*Stated goal:* Return the material word for word, starting at the line that contains "Over what distance" and continuing to the end of the material. Leave the pictures out.

*Data provided:*
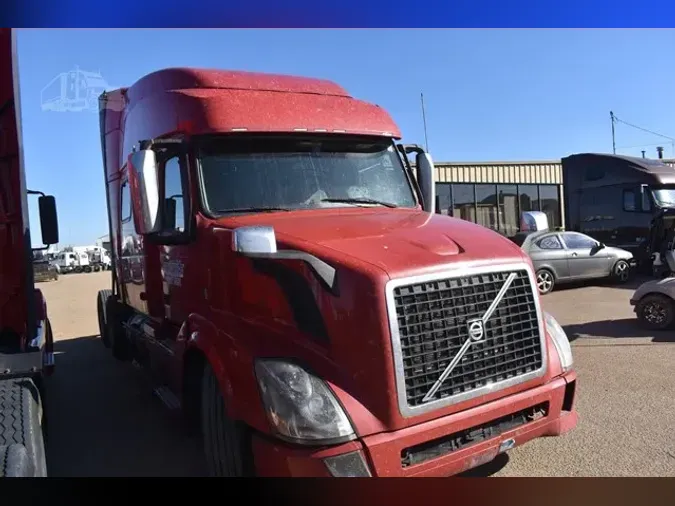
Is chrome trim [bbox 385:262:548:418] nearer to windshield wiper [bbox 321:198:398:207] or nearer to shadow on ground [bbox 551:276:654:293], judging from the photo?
windshield wiper [bbox 321:198:398:207]

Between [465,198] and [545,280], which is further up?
[465,198]

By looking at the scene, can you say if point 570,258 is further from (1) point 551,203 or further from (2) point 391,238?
(2) point 391,238

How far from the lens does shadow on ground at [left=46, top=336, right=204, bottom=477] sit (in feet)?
13.4

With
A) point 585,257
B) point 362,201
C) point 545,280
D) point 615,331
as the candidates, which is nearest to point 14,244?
point 362,201

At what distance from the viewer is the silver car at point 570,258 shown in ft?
38.9

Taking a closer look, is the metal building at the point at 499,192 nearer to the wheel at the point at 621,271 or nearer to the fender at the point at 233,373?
the wheel at the point at 621,271

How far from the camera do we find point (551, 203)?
14258mm

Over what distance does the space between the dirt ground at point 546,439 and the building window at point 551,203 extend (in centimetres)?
575

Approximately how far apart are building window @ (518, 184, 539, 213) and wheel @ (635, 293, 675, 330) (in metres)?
4.79

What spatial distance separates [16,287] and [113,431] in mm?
1452

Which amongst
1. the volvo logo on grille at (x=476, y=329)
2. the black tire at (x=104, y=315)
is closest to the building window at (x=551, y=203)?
the black tire at (x=104, y=315)
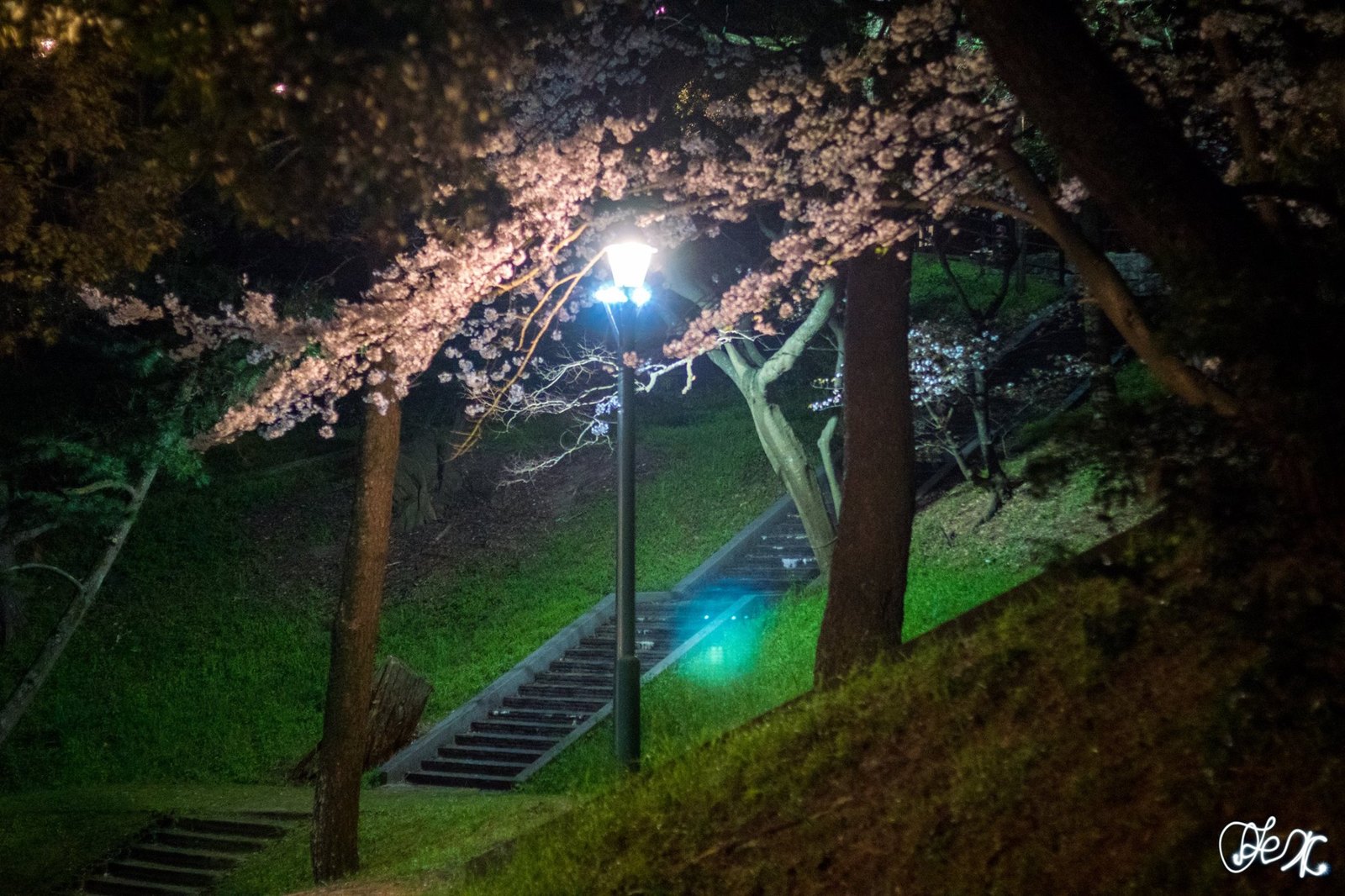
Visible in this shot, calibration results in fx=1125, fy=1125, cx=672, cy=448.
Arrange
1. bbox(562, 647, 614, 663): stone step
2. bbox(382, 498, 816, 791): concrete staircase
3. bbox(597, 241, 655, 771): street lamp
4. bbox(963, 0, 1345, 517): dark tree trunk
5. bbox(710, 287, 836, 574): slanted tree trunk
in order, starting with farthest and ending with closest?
1. bbox(562, 647, 614, 663): stone step
2. bbox(710, 287, 836, 574): slanted tree trunk
3. bbox(382, 498, 816, 791): concrete staircase
4. bbox(597, 241, 655, 771): street lamp
5. bbox(963, 0, 1345, 517): dark tree trunk

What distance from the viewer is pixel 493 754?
1437 cm

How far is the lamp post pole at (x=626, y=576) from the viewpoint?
8.22m

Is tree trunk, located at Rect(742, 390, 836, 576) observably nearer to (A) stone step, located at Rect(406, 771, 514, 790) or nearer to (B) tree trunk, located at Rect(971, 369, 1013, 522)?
(B) tree trunk, located at Rect(971, 369, 1013, 522)

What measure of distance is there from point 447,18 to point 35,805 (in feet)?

*Written answer:*
Over what distance does the space between the dirt ground at point 546,439 and the building window at point 551,203 extend (in centimetres)?
575

Approximately how far apart are building window @ (518, 184, 539, 213) and wheel @ (635, 293, 675, 330) (in metres)?
4.79

What spatial distance separates [16,287] and [113,431] in mm?
1452

Which amongst
1. the volvo logo on grille at (x=476, y=329)
2. the black tire at (x=104, y=315)
is closest to the building window at (x=551, y=203)?
the black tire at (x=104, y=315)
Visible in this shot, calibration results in fx=1125, fy=1125, cx=672, cy=448.
Arrange
1. bbox(562, 647, 614, 663): stone step
2. bbox(382, 498, 816, 791): concrete staircase
3. bbox(597, 241, 655, 771): street lamp
4. bbox(963, 0, 1345, 517): dark tree trunk
5. bbox(710, 287, 836, 574): slanted tree trunk
in order, starting with farthest and ending with closest?
1. bbox(562, 647, 614, 663): stone step
2. bbox(710, 287, 836, 574): slanted tree trunk
3. bbox(382, 498, 816, 791): concrete staircase
4. bbox(597, 241, 655, 771): street lamp
5. bbox(963, 0, 1345, 517): dark tree trunk

What distance from the viewer is pixel 493 754?
1437 cm

How far is the lamp post pole at (x=626, y=576) from the viewpoint?
8.22m

Is tree trunk, located at Rect(742, 390, 836, 576) observably nearer to (A) stone step, located at Rect(406, 771, 514, 790) or nearer to (B) tree trunk, located at Rect(971, 369, 1013, 522)?
(B) tree trunk, located at Rect(971, 369, 1013, 522)

What measure of distance is there from point 447,18 to point 35,805 (in feet)?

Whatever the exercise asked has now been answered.